=== Extract ===
━━━━━━━━

The pilot with two passengers was conducting a private flight in a Piper Archer from Merimbula to Bathurst, to be carried out in accordance with the visual flight rules (VFR). The intended route was coastal to Wollongong and then direct to Bathurst. The latter part of the route passed over the Oberon area where the elevation of terrain was between 3,300 and 5,000 ft.
At about 0900 EST the pilot telephoned a relative near Katoomba to obtain an appreciation of the weather in the area. He was told the conditions were overcast but clear. About 20 minutes later the relative tried unsuccessfully to contact him to advise that light rain had begun falling.
The pilot and his passengers arrived at Merimbula airport at approximately 0930. He asked the locally based flying instructor for weather details and was shown a facsimile copy of the current Area 21 forecast, obtained at 0911 from the AVFAX briefing facility. At the pilot's request the instructor obtained terminal area forecasts (TAFs) for Wollongong, Bankstown and Bathurst from the AVFAX briefing facility at 0957. The Area 21 forecast, which was valid for the period 0900 to 2100, indicated that visual meteorological conditions could be expected along the planned route, with areas of rain and showers extending east across the forecast area. Isolated thunderstorms were also expected to develop over the ranges along the planned track, and to slowly extend east after 1300. Conditions at Mt Victoria, south-east of Bathurst, would be suitable for visual flight until 1400. The Bathurst TAF, issued at 0410 and valid from 0600 to 1800, forecast visual meteorological conditions to exist throughout that period.

━━━━━━━━

=== Objective ===
Copy the passage of the Piper Archer flight account word for word, from "The pilot with" to "and 5,000 ft.".

=== Data provided ===
━━━━━━━━

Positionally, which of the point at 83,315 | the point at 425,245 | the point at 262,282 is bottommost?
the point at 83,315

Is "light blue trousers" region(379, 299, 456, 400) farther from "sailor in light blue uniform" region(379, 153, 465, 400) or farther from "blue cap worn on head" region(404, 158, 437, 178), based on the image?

━━━━━━━━

=== Exercise result ===
The pilot with two passengers was conducting a private flight in a Piper Archer from Merimbula to Bathurst, to be carried out in accordance with the visual flight rules (VFR). The intended route was coastal to Wollongong and then direct to Bathurst. The latter part of the route passed over the Oberon area where the elevation of terrain was between 3,300 and 5,000 ft.